Rob Denell is not only the director of the Terry C. Johnson Center
for Basic Cancer Research at Kansas State University, but he is
also a cancer survivor himself. He was one of the center's original
faculty affiliates, beginning in 1980. He was named director in
2003. The cancer center provides support to both faculty and students
involved in basic cancer research at K-State.
Denell conducts genetic, developmental and molecular research on insects, focusing on the genetic control of early embryonic organization. The genes he studies are shared with humans and are especially important because they have been implicated in the origins of some cancers.
Denell has served for the past decade as biology's associate director for extramural activities. In 2000, he was named a university distinguished professor.
He was elected a fellow of the American Association for the Advancement of Science in 1987. He has received more than $12 million in funding for his research. He has received numerous honors during his career at K-State, including the Conoco Distinguished Graduate Faculty Member award and the state Dolph Simons (Higuchi) Award in recognition of achievement in biological sciences.

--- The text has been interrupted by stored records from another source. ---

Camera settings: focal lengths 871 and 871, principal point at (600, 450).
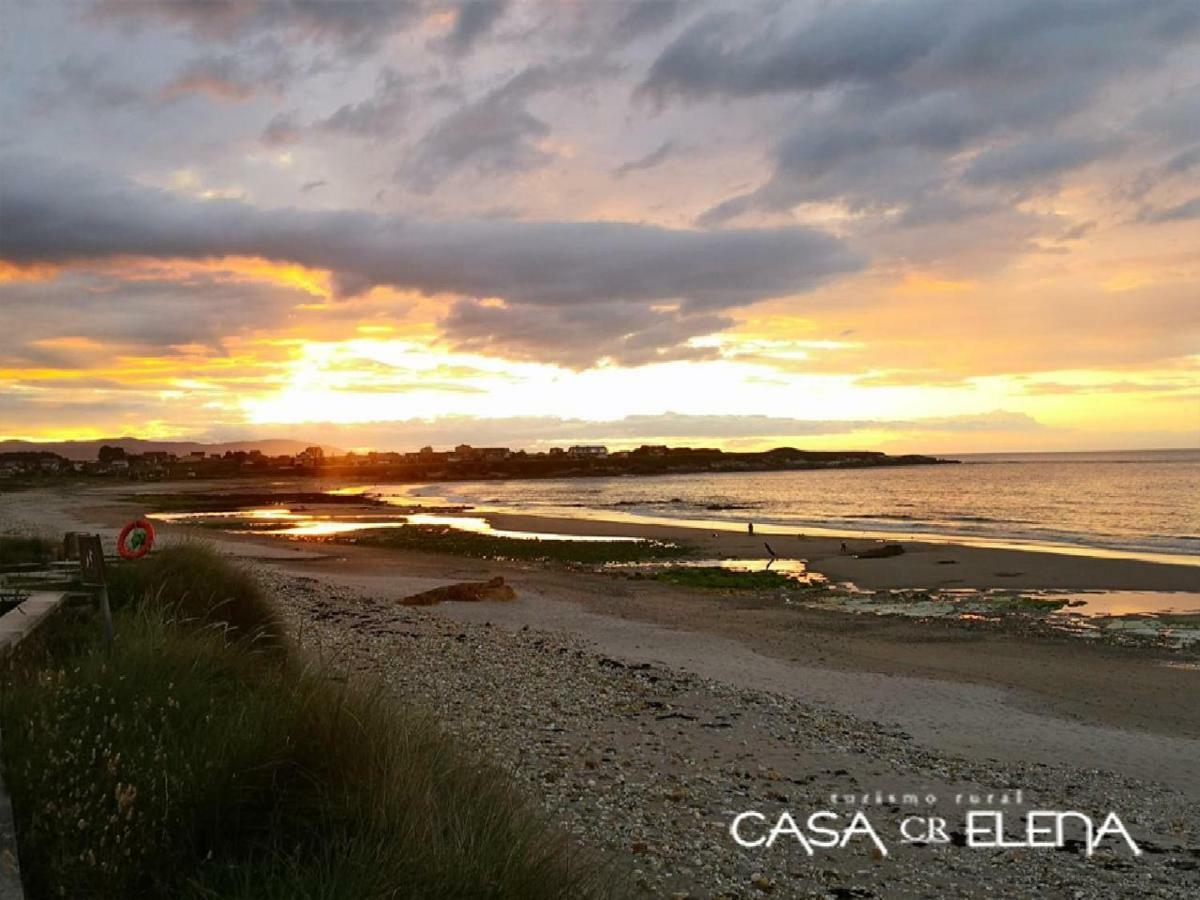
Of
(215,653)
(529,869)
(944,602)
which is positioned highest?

Denell earned his bachelor of arts in zoology from the University of California, Riverside, in 1965, and his master's and doctorate degrees in genetics at the University of Texas, Austin, in 1968 and 1969, respectively. He was a postdoctoral fellow at the University of California, San Diego, and a Ford Foundation research fellow at the University of Edinburgh, Scotland, before coming to K-State in 1973. Denell also has served as a visiting professor at the University of Washington and at the University of California, San Diego.